I am not implying that patients should bear no responsibility in their medical care or that there should be a complete dismissal of professional judgment when providers make treatment recommendations.  Rather, law, like medicine, should acknowledge that the health care world is difficult to navigate and should explore an individual’s circumstances further before labeling him as disobedient.  This is particularly true in disability adjudications, where the role of the administration is not adversarial but is instead inquisitorial.  As a first (but admittedly large) step, lawyers practicing health law should begin to replace the word compliance with adherence to encourage an appropriate change in attitude that is in line with the medical field.

One thought to “A Case Against the “Noncompliant” Patient”

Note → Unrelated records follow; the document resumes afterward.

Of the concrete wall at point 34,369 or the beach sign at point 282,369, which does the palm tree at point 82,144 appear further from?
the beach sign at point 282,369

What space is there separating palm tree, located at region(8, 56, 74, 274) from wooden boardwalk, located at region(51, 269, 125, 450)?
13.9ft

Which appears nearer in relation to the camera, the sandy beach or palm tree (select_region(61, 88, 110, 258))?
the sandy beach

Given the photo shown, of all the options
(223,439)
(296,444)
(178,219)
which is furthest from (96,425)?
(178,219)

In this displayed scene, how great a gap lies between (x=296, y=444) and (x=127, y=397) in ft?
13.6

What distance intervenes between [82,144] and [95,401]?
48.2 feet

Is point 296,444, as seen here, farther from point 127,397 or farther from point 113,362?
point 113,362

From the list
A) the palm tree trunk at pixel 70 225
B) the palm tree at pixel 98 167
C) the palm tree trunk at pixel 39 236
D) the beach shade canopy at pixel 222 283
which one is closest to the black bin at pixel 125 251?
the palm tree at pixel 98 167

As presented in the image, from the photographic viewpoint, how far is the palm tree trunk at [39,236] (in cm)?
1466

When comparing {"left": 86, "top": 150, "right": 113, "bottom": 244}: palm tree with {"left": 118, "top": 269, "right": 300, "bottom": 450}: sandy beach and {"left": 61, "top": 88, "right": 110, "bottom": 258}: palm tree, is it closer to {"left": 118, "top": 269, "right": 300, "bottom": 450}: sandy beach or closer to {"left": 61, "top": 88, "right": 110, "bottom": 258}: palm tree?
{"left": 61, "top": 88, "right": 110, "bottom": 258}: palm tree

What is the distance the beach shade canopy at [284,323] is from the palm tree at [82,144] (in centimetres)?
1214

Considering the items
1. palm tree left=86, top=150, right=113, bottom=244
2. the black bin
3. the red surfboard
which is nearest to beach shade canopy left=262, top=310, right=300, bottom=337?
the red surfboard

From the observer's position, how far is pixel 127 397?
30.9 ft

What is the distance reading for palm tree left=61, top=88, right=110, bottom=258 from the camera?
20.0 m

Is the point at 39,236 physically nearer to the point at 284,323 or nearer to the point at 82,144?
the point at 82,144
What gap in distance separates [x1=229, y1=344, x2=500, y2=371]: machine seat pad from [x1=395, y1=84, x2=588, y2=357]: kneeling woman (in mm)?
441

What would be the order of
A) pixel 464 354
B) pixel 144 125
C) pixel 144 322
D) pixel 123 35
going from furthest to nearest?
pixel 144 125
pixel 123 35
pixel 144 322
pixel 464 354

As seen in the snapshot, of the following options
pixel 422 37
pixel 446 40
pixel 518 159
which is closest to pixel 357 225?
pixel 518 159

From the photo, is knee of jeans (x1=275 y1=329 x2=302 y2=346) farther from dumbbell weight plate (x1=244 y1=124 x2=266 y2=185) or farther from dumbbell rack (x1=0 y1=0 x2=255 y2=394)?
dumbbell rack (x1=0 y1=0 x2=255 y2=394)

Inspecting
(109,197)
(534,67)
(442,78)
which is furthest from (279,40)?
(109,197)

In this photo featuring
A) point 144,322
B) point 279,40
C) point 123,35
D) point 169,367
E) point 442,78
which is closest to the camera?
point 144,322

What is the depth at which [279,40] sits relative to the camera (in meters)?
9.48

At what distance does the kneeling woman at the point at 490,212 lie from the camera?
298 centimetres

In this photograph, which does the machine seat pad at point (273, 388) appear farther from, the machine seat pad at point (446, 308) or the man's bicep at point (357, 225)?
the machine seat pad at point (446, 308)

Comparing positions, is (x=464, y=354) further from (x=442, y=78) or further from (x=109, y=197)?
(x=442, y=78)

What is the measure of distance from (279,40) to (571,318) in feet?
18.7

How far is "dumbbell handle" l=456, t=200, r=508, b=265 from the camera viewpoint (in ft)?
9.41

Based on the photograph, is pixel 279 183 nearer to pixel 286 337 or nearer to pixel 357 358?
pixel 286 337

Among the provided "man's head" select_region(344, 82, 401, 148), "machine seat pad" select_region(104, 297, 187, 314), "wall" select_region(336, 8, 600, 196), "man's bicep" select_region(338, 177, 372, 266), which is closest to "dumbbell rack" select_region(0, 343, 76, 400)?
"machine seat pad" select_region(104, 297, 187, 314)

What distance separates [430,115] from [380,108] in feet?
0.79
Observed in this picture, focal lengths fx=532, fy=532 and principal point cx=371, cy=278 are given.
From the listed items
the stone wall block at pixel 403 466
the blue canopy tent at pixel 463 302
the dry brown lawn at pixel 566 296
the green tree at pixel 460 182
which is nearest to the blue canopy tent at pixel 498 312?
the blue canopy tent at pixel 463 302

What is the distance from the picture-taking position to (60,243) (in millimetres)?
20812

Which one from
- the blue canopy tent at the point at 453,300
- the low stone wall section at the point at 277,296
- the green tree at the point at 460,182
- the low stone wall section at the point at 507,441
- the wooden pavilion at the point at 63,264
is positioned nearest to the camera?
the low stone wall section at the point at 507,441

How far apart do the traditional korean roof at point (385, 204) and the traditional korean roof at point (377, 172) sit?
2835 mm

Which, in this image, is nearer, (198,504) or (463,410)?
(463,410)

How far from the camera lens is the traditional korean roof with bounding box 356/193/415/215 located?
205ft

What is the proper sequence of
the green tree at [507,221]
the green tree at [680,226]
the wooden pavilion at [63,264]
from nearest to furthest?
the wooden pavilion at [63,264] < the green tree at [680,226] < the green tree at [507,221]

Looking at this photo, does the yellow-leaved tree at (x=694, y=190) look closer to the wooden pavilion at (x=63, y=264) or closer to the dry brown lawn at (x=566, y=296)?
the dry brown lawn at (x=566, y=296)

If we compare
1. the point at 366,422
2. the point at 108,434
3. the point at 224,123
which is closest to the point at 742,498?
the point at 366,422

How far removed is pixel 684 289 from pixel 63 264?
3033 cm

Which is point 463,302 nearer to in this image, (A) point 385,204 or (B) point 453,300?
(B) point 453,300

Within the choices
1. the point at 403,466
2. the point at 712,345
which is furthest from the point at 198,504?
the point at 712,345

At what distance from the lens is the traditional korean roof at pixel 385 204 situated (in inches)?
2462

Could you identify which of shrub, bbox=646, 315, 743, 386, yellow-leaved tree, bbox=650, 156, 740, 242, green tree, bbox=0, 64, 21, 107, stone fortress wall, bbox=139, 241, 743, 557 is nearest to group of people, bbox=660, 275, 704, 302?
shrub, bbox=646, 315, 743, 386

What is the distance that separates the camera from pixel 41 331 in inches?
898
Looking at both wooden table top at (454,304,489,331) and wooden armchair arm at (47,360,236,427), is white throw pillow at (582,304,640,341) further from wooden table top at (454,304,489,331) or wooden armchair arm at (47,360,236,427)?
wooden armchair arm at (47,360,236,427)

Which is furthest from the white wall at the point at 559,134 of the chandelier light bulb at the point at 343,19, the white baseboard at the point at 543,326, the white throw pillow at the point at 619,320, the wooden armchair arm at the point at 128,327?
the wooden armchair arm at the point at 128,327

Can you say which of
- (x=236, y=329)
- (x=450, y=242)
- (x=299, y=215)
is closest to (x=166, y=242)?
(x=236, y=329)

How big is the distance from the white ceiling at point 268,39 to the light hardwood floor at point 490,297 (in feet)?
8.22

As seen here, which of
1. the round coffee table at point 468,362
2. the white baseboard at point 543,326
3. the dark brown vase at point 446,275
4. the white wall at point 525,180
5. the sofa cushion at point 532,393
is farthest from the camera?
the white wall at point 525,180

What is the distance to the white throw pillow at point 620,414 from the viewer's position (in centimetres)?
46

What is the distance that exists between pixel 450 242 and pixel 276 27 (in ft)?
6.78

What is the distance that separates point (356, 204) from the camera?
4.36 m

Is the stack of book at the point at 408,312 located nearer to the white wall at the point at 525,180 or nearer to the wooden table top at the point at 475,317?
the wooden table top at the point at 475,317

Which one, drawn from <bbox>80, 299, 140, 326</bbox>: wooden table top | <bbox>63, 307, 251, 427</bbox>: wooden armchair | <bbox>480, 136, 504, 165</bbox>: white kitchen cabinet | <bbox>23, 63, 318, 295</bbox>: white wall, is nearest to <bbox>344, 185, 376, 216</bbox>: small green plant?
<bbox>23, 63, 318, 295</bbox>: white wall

  1. I don’t think “non-compliance” cases are always as clear cut as the ones often proposed (not taking medication etc.). I had a gastroenteroscopy and they found a polyp. They took a sample. It wasn’t malignant. Then the surgeon told me they wanted to operate. Being a sportsman I know being cut open at the abdomen will preclude you lifting weights etc. for a long time if not forever. So I said ‘what for, it’s not malignant?’ – Well, you see, these polyps often are malignant at point A and we scrape off at point B, better get it removed. Then I said: ‘Ok, then tell me, if you did a ‘gastro’ on the entire population, how many polyps would you expect to find? Excluding all the ones diagnosed as malignant (where operation may or may not be the measure of choice, I don’t care, would you operate on each single non-malignant one just because you could?’ If not – why in my case. Well, in the end, even the head surgeon was summoned to my bed arguing. In the end, in desperation, he said: ‘You don’t believe I’d suggest an operation that was not necessary?’ Well, I wasn’t sure, but that wasn’t the point: the problem is that these “medicine men” cannot cope with patients who know a bit more about e.g. statistics or epistemology than they do. Then the call these people non-compliant instead of admitting their own ignorance. And yes, I do know homeless people with a Ph.D. – they just don’t look it. But at any time they can hold their own when talking to a doctor. But they will be ignored. They just don’t smell right. Medicine has a long way to go yet (and law as well) until they can recognize that I know more about my body than they, because I walk around with every day. And if that does not sound scientific or, as the scientist dismiss it as, “anecdotal”, well, see the example above. The last (and most eminent) doctor urging me hadn’t even worked on my case. So much for expertise.